Some records:
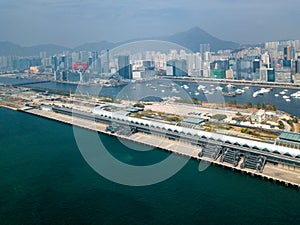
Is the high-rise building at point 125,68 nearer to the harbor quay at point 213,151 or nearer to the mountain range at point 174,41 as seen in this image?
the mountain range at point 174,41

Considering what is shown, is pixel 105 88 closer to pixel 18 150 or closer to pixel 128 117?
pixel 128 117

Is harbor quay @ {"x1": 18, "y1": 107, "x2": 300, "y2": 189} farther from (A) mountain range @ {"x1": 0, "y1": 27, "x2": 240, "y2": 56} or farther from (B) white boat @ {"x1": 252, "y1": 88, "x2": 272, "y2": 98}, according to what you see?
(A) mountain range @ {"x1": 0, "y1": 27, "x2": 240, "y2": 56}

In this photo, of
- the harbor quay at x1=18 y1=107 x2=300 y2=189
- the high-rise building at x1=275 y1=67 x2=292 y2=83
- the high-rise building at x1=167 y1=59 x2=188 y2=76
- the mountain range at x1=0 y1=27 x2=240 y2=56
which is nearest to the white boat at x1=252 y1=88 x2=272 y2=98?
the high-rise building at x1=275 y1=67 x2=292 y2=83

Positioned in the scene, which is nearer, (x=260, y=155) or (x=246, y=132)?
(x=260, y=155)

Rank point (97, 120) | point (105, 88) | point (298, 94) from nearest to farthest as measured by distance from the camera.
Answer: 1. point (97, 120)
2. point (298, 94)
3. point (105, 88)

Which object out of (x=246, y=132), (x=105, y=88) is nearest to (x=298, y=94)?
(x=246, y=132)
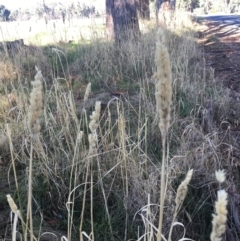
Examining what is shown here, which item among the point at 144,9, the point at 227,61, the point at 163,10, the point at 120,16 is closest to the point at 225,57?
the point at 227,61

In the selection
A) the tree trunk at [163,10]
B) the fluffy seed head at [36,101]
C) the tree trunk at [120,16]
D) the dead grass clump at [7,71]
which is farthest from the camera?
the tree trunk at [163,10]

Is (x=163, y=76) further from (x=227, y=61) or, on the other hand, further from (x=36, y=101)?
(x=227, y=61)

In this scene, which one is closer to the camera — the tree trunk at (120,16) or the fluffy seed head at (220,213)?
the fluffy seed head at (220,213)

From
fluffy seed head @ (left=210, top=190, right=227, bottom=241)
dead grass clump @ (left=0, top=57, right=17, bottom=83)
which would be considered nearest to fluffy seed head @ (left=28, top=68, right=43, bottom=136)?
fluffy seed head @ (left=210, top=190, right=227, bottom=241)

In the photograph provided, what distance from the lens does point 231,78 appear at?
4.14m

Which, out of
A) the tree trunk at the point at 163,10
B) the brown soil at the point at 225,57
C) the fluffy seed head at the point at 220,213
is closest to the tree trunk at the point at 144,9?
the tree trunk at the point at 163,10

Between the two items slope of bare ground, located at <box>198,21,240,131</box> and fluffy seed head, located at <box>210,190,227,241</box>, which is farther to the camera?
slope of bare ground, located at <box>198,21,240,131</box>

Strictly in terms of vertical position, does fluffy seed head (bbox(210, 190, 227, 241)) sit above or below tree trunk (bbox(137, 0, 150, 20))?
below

--

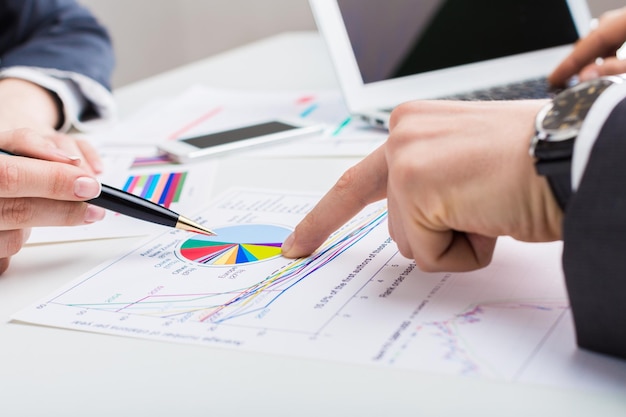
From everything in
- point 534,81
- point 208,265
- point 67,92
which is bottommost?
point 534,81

* * *

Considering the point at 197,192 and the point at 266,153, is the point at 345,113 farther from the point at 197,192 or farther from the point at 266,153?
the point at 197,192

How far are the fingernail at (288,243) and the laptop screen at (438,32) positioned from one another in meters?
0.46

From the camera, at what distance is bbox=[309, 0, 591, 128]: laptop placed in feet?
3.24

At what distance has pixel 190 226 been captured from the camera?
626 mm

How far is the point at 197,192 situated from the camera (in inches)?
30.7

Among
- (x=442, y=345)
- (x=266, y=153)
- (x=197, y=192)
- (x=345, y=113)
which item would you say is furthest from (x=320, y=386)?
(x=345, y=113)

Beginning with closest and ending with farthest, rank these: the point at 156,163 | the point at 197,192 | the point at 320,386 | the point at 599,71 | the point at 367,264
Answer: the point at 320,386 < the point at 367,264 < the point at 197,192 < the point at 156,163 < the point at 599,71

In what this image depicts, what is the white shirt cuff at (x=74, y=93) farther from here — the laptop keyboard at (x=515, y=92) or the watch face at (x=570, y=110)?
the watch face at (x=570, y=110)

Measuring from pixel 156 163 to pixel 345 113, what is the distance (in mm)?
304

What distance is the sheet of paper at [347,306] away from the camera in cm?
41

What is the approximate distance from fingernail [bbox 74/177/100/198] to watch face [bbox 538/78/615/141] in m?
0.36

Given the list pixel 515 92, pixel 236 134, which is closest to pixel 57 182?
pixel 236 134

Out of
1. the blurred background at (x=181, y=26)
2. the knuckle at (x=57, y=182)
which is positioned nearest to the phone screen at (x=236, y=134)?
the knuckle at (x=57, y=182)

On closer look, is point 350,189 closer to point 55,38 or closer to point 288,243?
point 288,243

* Stated problem
Please pull out each row above that contains the word "here". Treat uppercase and lowercase letters as distinct.

* The response
Examining what is shown here, which item among the point at 144,9, the point at 227,61, the point at 163,10, the point at 120,16 is closest to the point at 225,57?
In what this image depicts, what is the white shirt cuff at (x=74, y=93) farther from here — the laptop keyboard at (x=515, y=92) or the watch face at (x=570, y=110)?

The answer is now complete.